Leur objectif est de "continuer à couper les sources de revenus et de pétrole que le régime utilise pour financer son programme nucléaire et son armée", selon des extraits du discours diffusés, en avance, par la Maison Blanche, mais, qui n'ont, finalement, pas été prononcés par le président.

"J'espère que quelque chose de positif en sortira, nous verrons", a, simplement, lâché ce dernier à l'issue d'un très long discours lors de la conférence CPAC, grand rendez-vous annuel des conservateurs américains.

Selon le Trésor américain, ces sanctions visent un individu, 27 entités et 28 navires localisés ou enregistrés en Corée du Nord, en Chine, à Singapour, à Taïwan, à Hong Kong, aux Iles Marshall, en Tanzanie, au Panama et aux Comores.

Cette annonce intervient à deux jours de la fin des Jeux Olympiques de Pyeongchang qui ont contribué à une spectaculaire détente sur la péninsule. Un rapprochement qui a, visiblement, pris Washington de court et que Donald Trump entend saboter, par de nouvelles sanctions économiques.

Le régime de Kim Jong-un est, déjà, visé par de nombreuses sanctions imposées par Washington et les Nations-Unies afin de le contraindre à renoncer à ses programmes nucléaire et balistique.

En 2017, le Conseil de sécurité a imposé, à l'unanimité, trois séries de sanctions économiques à la Corée du Nord, toutes plus fortes les unes que les autres : le 5 août (fer, charbon, pêche...), le 11 septembre (textile, limitation de livraisons de pétrole) et le 22 décembre (produits pétroliers raffinés notamment).

Il y a quelques mois, Donald Trump a accusé la Chine de livrer du pétrole à la Corée du Nord malgré les sanctions, une affirmation, catégoriquement, rejetée par Pékin. Du n'importe quoi, aurait même ajouté le président chinois, Xi Jinping.

"Le Trésor s'attaque avec force aux voies illégales utilisées par la Corée du Nord pour échapper aux sanctions", a souligné le secrétaire au Trésor, Steven Mnuchin, citant, en particulier, les livraisons de charbon et de pétrole.

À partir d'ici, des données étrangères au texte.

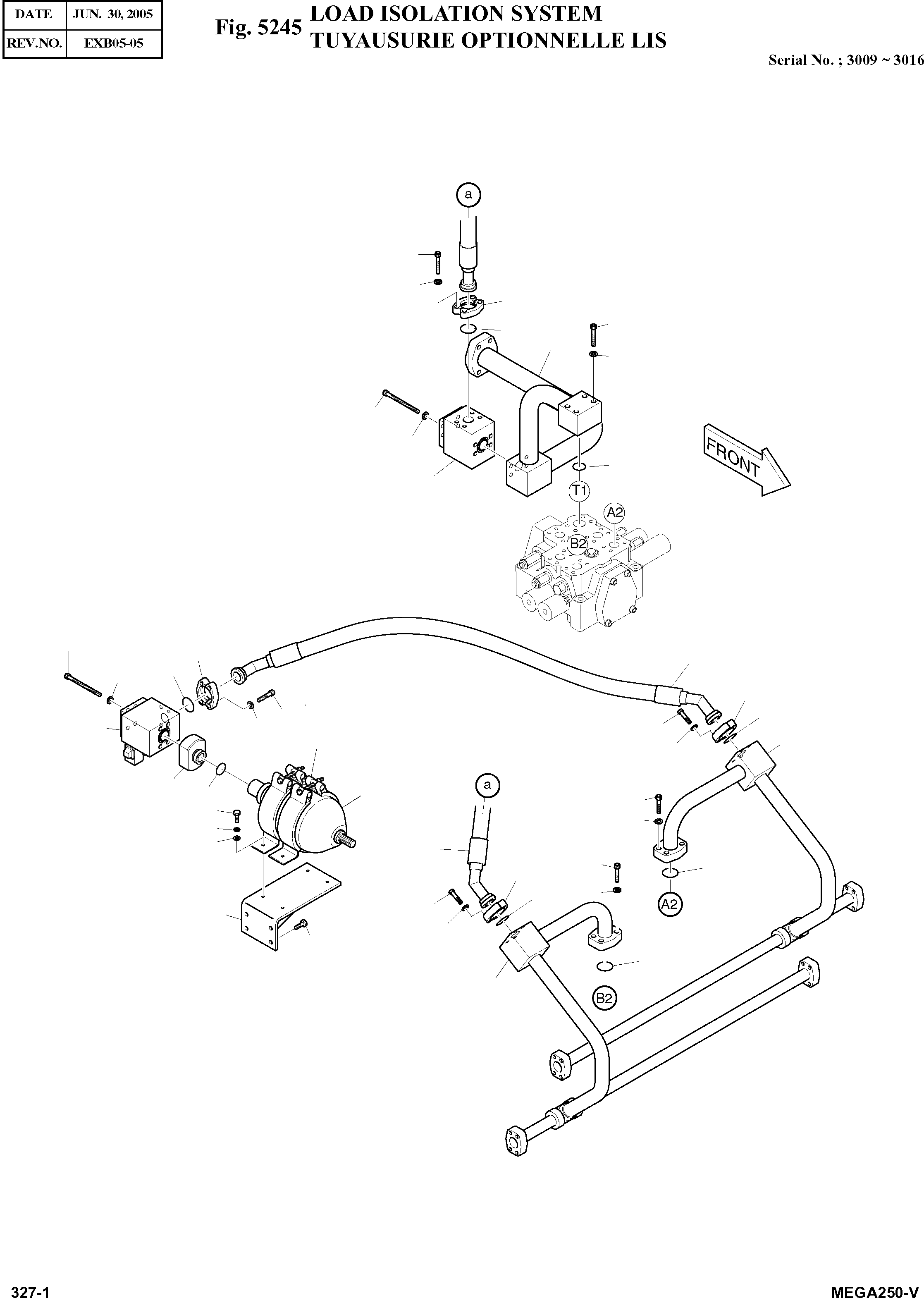 | DATE | JUN. 30, 2005 |
|---|---|
| REV.NO. | EXB05-05 |

Fig. 5245 LOAD ISOLATION SYSTEM
TUYAUSURIE OPTIONNELLE LIS

Serial No. ; 3009 ~ 3016

a

FRONT

T1

A2

B2

a

A2

B2

327-1

MEGA250-V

Selon lui, les sanctions visent à rappeler "aux entreprises à travers le monde que si elles décident d'aider au financement des ambitions nucléaires de la Corée du Nord, elles ne pourront pas faire des affaires avec les Etats-Unis".

Arrivée vendredi, 23 février, soir, à Séoul, Ivanka Trump (notre photo montrant son arrivée à l'aéroport de Séoul-Incheon, le 23 février 2018), très proche de son père dont elle est, aussi, conseillère, a participé à un dîner à la Maison Bleue avec le président sud-coréen Moon Jae-in.

A cette occasion, elle a insisté sur "l'amitié" entre Washington et Séoul, mais aussi, réaffirmé la détermination des Etats-Unis à mettre la "pression maximum" sur Pyongyang pour s'assurer que la péninsule coréenne soit dénucléarisée.

Pyongyang enverra, dimanche, 25 février, à la cérémonie de clôture des JO, une délégation officielle de huit membres emmenée par le général, Kim Yong Chol. Mais, la Maison Blanche a affirmé qu'aucune rencontre entre émissaires américains et nord-coréens n'était prévue. Précisons que les Nord-Coréens ne sont demandeurs d'aucun dialogue avec Trump.

Pour la cérémonie d'ouverture, le leader nord-coréen avait dépêché sa sœur, Kim Yo Jong, qui se trouvait à quelques rangs, seulement, du vice-président américain, Mike Pence. Washington a eu honte que ce rapprochement ait eu lieu alors que personne à la Maison Blanche n'était au courant. Assis au premier rang non loin de la soeur du "leader bien aimé", lors de l'ouverture des JO, Mike Pence aurait pu disparaître de son siège s'il en avait eu la possibilité.

Elle ne lui avait pas parlé, mais, avait profité de son voyage historique au Sud -le premier d'un membre de la dynastie qui dirige le Nord depuis des décennies- pour inviter le président sud-coréen, Moon Jae-in, à un Sommet à Pyongyang. Comme quoi, les choses essaient de se mettre en place entre les deux Corée, et selon le souhait de Pékin et de la Communauté internationale, mais, il faudra faire attention au sabotage de Trump.